━━ DATASET EXTRACT ━━
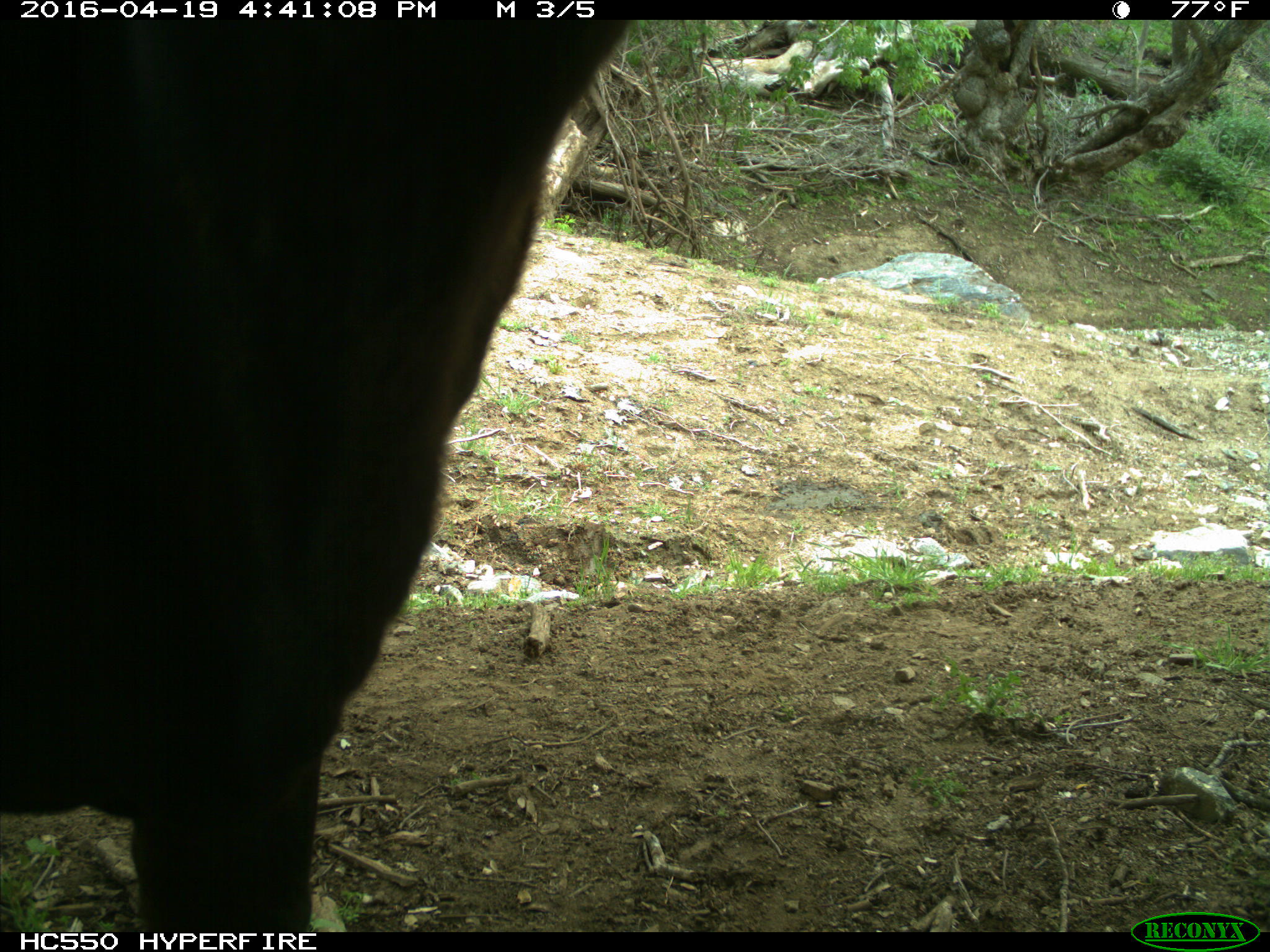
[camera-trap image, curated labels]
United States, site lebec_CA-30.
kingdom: Animalia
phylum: Chordata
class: Mammalia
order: Artiodactyla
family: Bovidae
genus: Bos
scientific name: Bos taurus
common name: domestic cow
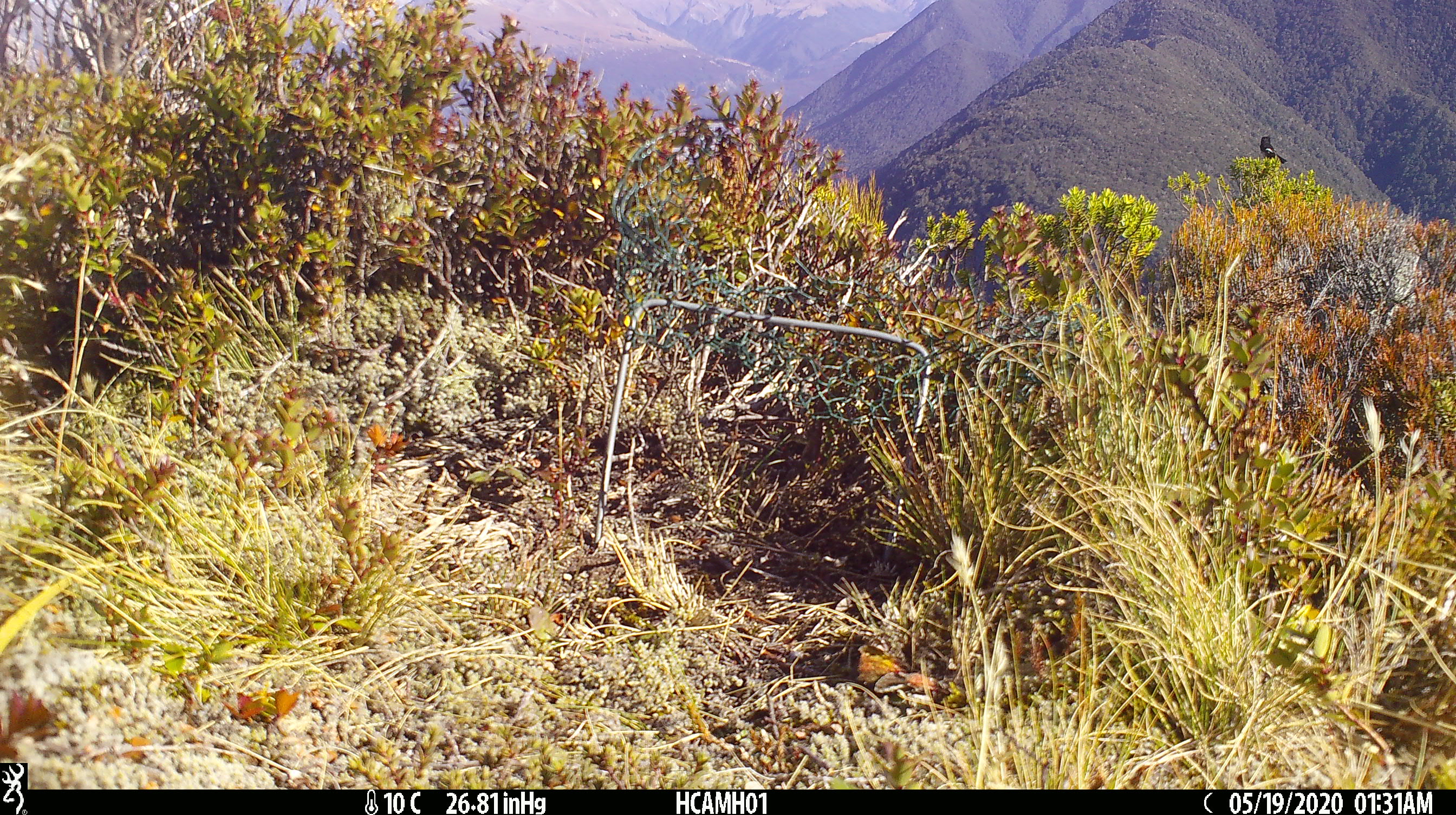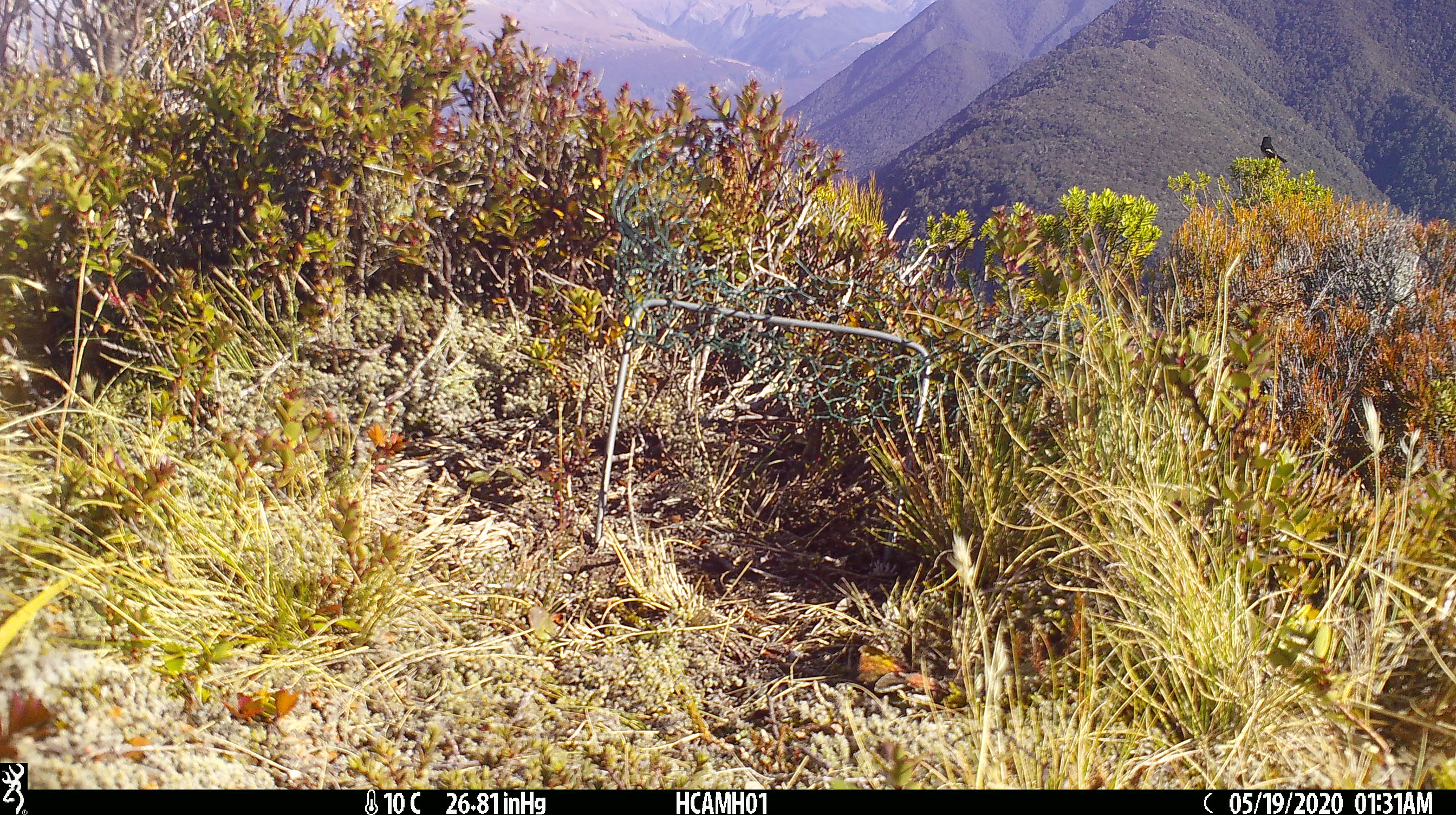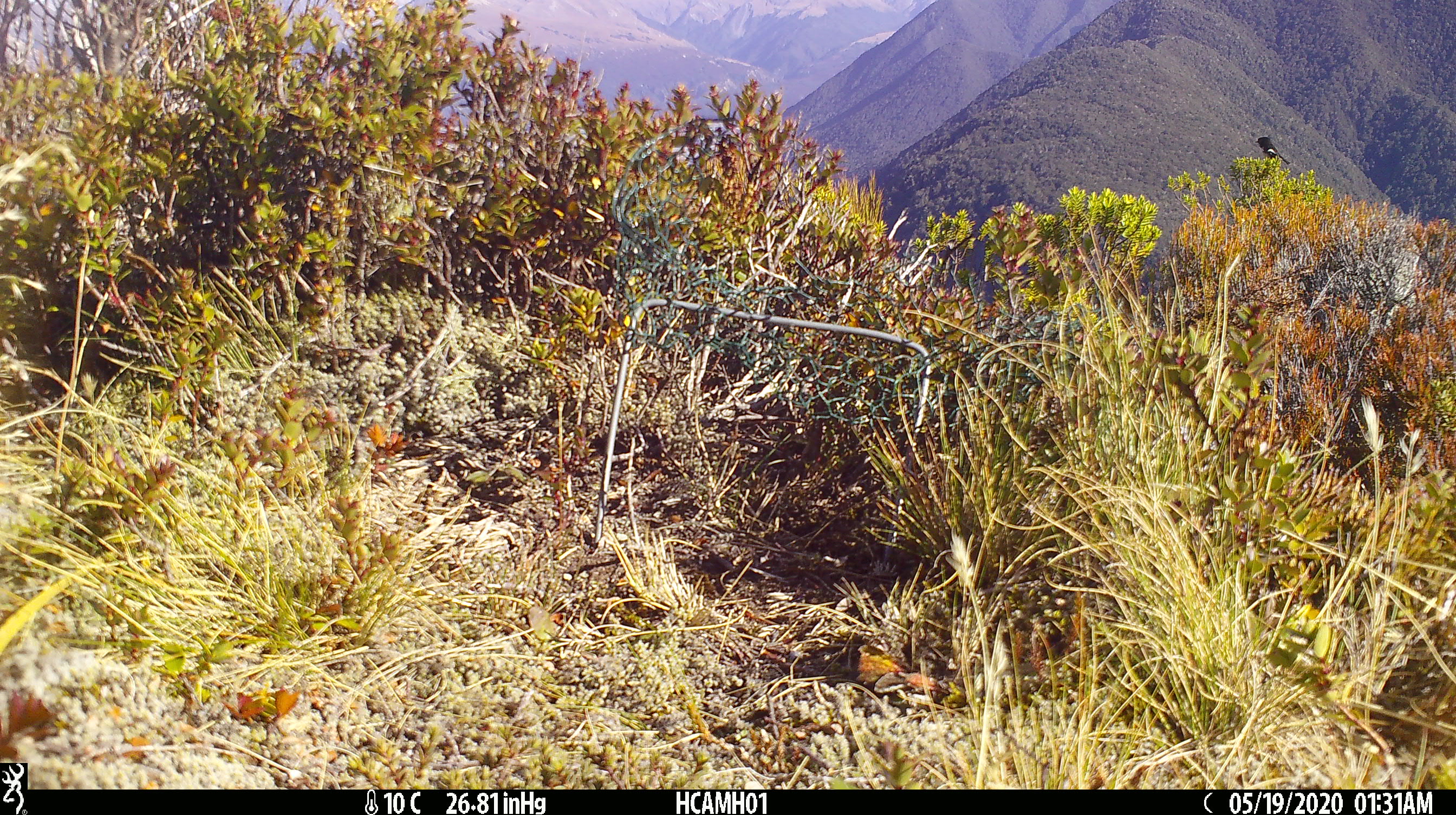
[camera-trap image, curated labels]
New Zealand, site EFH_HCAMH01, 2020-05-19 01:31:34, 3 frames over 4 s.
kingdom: Animalia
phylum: Chordata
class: Aves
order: Passeriformes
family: Petroicidae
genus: Petroica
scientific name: Petroica macrocephala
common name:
━━━
**BRIEF**: In the records above, find the line that contains "United States, site lebec_CA-30.", then write it out along with every line after it, exactly, through the last one. Leave the pictures out.

**TASK RESPONSE**:
United States, site lebec_CA-30.
kingdom: Animalia
phylum: Chordata
class: Mammalia
order: Artiodactyla
family: Bovidae
genus: Bos
scientific name: Bos taurus
common name: domestic cow
[camera-trap image, curated labels]
New Zealand, site EFH_HCAMH01, 2020-05-19 01:31:34, 3 frames over 4 s.
kingdom: Animalia
phylum: Chordata
class: Aves
order: Passeriformes
family: Petroicidae
genus: Petroica
scientific name: Petroica macrocephala
common name:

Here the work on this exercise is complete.